Closed jylee324 closed 1 year ago
Thanks for the question. We used to have a hierarchy when we had Hotpep: dbCAN > hotpep > diamond. Now hotpep is replaced by dbCAN-sub, so I would suggest dbCAN > dbCAN-sub > diamond. So for your first example, I would choose GT2. Your second example is tricky. I would choose CE1 as both dbCAN and dbCAN-sub gave that annotation. But for CBM48, I have to look at the hmmer alignment of dbCAN-sub result. The e-value and coverage thresholds we set as default in the program might be too stringent for short CBM.
Yanbin
From: jylee324 @.> Sent: Tuesday, April 11, 2023 9:52 AM To: linnabrown/run_dbcan @.> Cc: Subscribed @.***> Subject: [linnabrown/run_dbcan] Inquiry regarding the interpretation of 'overview.txt' (Issue #115)
Non-NU Email
Hi,
I have run the run_dbcan on my metagenome data selecting HMMER, dbCAN_sub, and DIAMOND tools and obtained an overview.txt file. I have a few questions about the results.

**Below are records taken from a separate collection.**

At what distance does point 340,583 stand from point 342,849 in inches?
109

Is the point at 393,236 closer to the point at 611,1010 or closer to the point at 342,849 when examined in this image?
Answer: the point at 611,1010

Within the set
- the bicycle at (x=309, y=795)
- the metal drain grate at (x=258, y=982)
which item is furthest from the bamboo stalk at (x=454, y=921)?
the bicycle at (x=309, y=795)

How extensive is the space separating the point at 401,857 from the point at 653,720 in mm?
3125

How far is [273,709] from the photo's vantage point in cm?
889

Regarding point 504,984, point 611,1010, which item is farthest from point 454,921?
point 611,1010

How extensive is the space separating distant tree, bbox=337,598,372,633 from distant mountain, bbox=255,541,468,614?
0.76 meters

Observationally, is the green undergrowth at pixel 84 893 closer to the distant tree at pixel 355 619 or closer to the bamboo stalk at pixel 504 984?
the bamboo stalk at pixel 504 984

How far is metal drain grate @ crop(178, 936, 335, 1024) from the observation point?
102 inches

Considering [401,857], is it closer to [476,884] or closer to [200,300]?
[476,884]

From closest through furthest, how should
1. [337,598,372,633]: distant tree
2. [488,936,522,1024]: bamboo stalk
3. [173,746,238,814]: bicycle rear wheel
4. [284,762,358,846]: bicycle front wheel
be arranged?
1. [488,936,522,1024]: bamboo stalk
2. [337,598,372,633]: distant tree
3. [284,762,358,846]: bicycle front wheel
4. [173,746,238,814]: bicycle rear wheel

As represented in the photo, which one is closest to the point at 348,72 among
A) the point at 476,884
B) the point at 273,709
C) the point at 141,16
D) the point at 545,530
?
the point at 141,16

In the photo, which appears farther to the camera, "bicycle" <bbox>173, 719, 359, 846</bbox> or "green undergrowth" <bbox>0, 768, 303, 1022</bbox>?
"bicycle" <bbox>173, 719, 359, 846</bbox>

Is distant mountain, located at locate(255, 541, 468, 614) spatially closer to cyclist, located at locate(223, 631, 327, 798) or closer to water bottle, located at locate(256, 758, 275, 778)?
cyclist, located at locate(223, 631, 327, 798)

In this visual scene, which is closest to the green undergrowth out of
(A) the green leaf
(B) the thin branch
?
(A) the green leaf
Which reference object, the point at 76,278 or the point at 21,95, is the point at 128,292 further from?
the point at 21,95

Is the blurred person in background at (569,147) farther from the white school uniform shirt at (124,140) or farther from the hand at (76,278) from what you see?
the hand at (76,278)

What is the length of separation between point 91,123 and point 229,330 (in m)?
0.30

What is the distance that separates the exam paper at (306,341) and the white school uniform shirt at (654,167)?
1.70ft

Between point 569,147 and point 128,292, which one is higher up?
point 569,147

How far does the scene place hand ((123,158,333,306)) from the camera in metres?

As I understand from the dbCAN webpage's help section, it is recommended to use results annotated by at least two of the three tools (HMMER, dbCAN_sub, DIAMOND). However, I am confused about some cases.
First, what is the ideal approach when only two tools annotate a gene and they are different? For example, how should I interpret a case where dbCAN_sub annotates GT2, and DIAMOND annotates GT0? (HMMER retunr no annotation to that gene). Is there a specific hierarchy of reliability among the three methods (HMMER, dbCAN_sub, DIAMOND), which I can follow?
Also, I encounterd a more complex case like below.
In this case, all three results are different. What is the ideal way to interpret this? I would like to take only the CE1, which is common in two tools, but is this a valid approach? If there is a better method, please let me know.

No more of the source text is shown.